Precision medicine has come to the forefront of cancer treatment
Precision medicine in cancer treatment focuses on defects present in cancer cells that are caused by mutations in the genes of critical proteins. These mutations can vary widely between cancer subtypes and even patients.
Many times, these mutations interact synergistically with targeted cancer drugs to cause selective death of cancer cells, while leaving normal cells unharmed. This is known as synthetic lethality. These genetic mutations can therefore serve as biomarkers that predict a strong response to targeted drugs.
Based on the success of synthetic lethality to target cancers in a highly specific manner, dedicated research has emerged to understand the synergistic interactions between known cancer defects and cancer treatments. These defects, arising from genetic mutations, can subsequently be clinically connected with targeted therapies for optimal response.
By continuing to discover DNA biomarkers that predict synthetic lethal interactions with cancer therapies, we can more effectively customize therapy to the specific genomic traits of a cancer in order to deliver precision medicine.
While much of the research on these biomarkers has focused on mutations in expressed genes, few have explored similar potential in the DNA sequences that lie in between genes (non-coding DNA).
How BreakSight can help
Major efforts by the biomarkers and diagnostics industry drive identification of mutational biomarkers in expressed genes, which constitute ~2% of the entire genome.
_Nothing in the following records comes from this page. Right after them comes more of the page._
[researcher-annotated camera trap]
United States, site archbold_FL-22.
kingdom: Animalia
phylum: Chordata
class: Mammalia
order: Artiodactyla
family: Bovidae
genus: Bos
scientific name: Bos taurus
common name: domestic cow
Our research has identified unique genome-wide signatures of DNA double-strand breaks in mouse and human cells caused by an ATR inhibitor, a prominent DNA Damage Response (DDR) drug. This DDR inhibitor has recently entered clinical trials for cancer treatment with promising results. The DNA breaks identified in cells treated with ATRi were found prevalently at repetitive sequences lying outside of expressed gene regions. Previously unknown and highly unstable, these DNA sequences have the potential to further inform prognosis and to guide selection of targeted treatments.
With these types of discoveries, BreakSight aims to expand the effective coverage of therapeutically-relevant DNA sequences to the remaining 98% of the genome.